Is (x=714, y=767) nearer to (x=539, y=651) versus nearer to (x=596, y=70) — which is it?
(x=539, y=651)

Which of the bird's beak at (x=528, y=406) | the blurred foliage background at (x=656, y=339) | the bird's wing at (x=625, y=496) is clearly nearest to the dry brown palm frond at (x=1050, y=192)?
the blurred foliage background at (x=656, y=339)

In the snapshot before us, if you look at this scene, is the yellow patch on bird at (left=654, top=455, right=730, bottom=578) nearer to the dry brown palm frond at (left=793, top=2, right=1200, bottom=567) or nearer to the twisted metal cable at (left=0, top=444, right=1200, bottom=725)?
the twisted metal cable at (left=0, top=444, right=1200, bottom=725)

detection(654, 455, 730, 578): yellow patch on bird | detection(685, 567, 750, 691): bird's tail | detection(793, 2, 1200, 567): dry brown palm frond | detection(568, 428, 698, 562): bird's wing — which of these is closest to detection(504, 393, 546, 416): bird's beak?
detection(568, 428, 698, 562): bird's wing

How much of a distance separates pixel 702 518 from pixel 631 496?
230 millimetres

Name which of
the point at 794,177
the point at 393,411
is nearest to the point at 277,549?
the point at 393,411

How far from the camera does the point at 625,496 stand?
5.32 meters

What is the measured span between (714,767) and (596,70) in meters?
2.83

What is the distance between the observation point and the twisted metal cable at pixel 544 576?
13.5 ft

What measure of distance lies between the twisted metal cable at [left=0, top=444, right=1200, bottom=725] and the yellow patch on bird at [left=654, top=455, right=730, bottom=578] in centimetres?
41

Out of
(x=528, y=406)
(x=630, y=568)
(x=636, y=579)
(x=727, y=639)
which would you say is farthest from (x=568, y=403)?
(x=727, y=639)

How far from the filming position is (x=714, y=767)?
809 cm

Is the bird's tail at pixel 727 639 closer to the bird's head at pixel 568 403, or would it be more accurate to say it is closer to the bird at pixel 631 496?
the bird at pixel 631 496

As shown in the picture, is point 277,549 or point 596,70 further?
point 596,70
§ §
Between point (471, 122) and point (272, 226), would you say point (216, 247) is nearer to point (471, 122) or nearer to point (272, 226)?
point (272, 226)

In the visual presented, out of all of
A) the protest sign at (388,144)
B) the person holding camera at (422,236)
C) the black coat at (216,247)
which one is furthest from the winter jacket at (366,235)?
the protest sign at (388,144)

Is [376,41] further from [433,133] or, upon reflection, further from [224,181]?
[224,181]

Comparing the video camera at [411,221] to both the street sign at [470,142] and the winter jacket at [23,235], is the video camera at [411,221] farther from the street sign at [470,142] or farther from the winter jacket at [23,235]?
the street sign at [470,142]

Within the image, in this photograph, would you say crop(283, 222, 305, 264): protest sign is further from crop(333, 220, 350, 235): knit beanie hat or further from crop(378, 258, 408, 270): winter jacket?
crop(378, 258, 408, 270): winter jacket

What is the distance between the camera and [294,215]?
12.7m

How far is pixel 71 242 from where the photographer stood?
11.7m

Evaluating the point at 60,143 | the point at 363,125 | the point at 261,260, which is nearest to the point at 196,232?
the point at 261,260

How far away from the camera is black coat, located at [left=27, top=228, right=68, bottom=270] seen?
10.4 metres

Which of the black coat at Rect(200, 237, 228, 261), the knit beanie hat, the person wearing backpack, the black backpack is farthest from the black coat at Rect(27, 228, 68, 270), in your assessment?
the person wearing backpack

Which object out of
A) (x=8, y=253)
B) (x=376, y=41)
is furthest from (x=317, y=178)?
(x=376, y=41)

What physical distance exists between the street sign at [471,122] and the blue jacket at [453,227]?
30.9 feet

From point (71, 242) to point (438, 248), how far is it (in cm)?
§ §
#### [À FAIRE]
Repérez puis recopiez chaque ligne des items ci-dessus qui contient le mot « right ». Les majuscules et les minuscules comptent.

#### [CORRIGÉ]
In the snapshot before us, if you look at this scene, is the yellow patch on bird at (left=654, top=455, right=730, bottom=578) nearer to the dry brown palm frond at (left=793, top=2, right=1200, bottom=567) or nearer to the twisted metal cable at (left=0, top=444, right=1200, bottom=725)?
the twisted metal cable at (left=0, top=444, right=1200, bottom=725)
What measure of distance lies between the twisted metal cable at [left=0, top=444, right=1200, bottom=725] and the yellow patch on bird at [left=654, top=455, right=730, bottom=578] in centimetres?
How far away from the camera is black coat, located at [left=27, top=228, right=68, bottom=270] seen?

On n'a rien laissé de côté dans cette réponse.